### To be done
Reproduce the text of the records below verbatim, with the pictures omitted from your answer.

### Entries shown
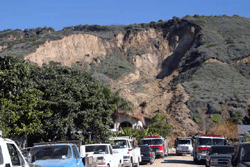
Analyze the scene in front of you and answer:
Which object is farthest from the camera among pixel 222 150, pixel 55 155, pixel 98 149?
pixel 222 150

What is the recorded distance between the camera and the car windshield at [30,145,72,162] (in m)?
10.5

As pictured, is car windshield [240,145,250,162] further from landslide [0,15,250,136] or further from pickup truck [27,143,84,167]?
landslide [0,15,250,136]

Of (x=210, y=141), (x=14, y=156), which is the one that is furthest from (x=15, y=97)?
(x=210, y=141)

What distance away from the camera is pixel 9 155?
6.52 m

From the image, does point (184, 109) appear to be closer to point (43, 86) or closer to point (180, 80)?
point (180, 80)

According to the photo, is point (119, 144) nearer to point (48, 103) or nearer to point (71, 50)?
point (48, 103)

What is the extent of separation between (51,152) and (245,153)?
5831mm

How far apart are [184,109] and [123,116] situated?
21.6 m

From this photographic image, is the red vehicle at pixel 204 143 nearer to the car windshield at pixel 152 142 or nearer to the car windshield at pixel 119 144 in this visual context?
the car windshield at pixel 152 142

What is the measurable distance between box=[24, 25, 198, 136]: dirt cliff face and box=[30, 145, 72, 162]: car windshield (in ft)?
166

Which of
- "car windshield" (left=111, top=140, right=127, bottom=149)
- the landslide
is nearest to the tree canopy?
"car windshield" (left=111, top=140, right=127, bottom=149)

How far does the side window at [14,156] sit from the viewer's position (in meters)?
6.86

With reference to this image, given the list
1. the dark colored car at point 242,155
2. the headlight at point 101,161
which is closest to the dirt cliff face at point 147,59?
the headlight at point 101,161

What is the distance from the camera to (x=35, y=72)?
24156mm
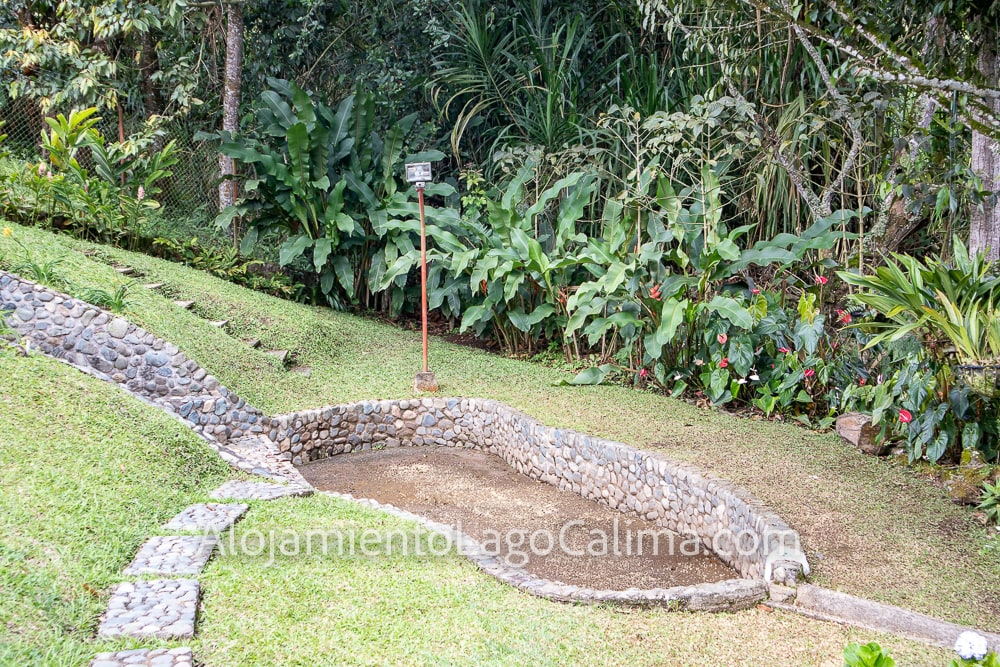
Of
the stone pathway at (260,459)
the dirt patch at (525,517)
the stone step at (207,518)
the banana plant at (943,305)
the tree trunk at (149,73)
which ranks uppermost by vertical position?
the tree trunk at (149,73)

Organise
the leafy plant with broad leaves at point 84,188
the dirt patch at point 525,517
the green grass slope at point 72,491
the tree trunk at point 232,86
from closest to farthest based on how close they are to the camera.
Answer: the green grass slope at point 72,491 < the dirt patch at point 525,517 < the leafy plant with broad leaves at point 84,188 < the tree trunk at point 232,86

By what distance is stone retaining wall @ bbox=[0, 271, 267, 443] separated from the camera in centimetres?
639

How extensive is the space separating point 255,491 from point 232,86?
5.90 metres

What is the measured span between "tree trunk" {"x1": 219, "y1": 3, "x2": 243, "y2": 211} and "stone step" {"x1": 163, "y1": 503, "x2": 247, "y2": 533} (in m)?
5.31

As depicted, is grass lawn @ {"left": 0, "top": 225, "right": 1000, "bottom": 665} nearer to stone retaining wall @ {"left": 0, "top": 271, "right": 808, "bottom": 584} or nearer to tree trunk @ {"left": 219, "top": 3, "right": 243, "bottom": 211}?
stone retaining wall @ {"left": 0, "top": 271, "right": 808, "bottom": 584}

### Written response
Analyze the scene in front of you and answer:
Which object is farthest from the camera among pixel 222 150, pixel 55 155, pixel 98 149?
pixel 222 150

What is the recorded distance between the camera and the car windshield at [30,145,72,162] (in m)?
10.5

As pictured, is car windshield [240,145,250,162] further from landslide [0,15,250,136] or further from pickup truck [27,143,84,167]?
landslide [0,15,250,136]

Of (x=210, y=141), (x=14, y=156), which is the one that is furthest from (x=15, y=97)?
(x=210, y=141)

What distance away from the camera is pixel 9 155?
6.52 m

From the image, does point (184, 109) appear to be closer to point (43, 86) or closer to point (180, 80)?
point (180, 80)

According to the photo, is point (119, 144) nearer to point (48, 103) or nearer to point (71, 50)?
point (48, 103)

What is the extent of separation between (51,152) and (245,153)?
5831mm

How far apart are [184,109] and [123,116] situated?
21.6 m

From this photographic image, is the red vehicle at pixel 204 143 nearer to the car windshield at pixel 152 142 or nearer to the car windshield at pixel 119 144 in this visual context?
the car windshield at pixel 152 142

What is the measurable distance between box=[24, 25, 198, 136]: dirt cliff face and box=[30, 145, 72, 162]: car windshield (in ft)?
166

Which of
- "car windshield" (left=111, top=140, right=127, bottom=149)
- the landslide
is nearest to the tree canopy?
"car windshield" (left=111, top=140, right=127, bottom=149)

How far does the side window at [14,156] sit from the viewer's position (in meters)?
6.86

With reference to this image, given the list
1. the dark colored car at point 242,155
2. the headlight at point 101,161
which is closest to the dirt cliff face at point 147,59?
the headlight at point 101,161

What is the distance from the camera to (x=35, y=72)?
24156mm
Of
the stone pathway at (260,459)
the dirt patch at (525,517)
the stone step at (207,518)
the banana plant at (943,305)
the tree trunk at (149,73)
which ranks uppermost by vertical position?
the tree trunk at (149,73)

Organise
the leafy plant with broad leaves at point 84,188
the dirt patch at point 525,517
the green grass slope at point 72,491
the tree trunk at point 232,86
from closest to farthest based on how close they are to the camera.
Answer: the green grass slope at point 72,491 < the dirt patch at point 525,517 < the leafy plant with broad leaves at point 84,188 < the tree trunk at point 232,86

By what distance is stone retaining wall @ bbox=[0, 271, 267, 443] separated from the camera in centimetres?
639

How extensive is the space separating point 255,491 from point 232,86?
5.90 metres

What is the measured span between "tree trunk" {"x1": 219, "y1": 3, "x2": 243, "y2": 211} and "stone step" {"x1": 163, "y1": 503, "x2": 247, "y2": 533} (in m)?
5.31

As depicted, is grass lawn @ {"left": 0, "top": 225, "right": 1000, "bottom": 665} nearer to stone retaining wall @ {"left": 0, "top": 271, "right": 808, "bottom": 584} or nearer to tree trunk @ {"left": 219, "top": 3, "right": 243, "bottom": 211}?
stone retaining wall @ {"left": 0, "top": 271, "right": 808, "bottom": 584}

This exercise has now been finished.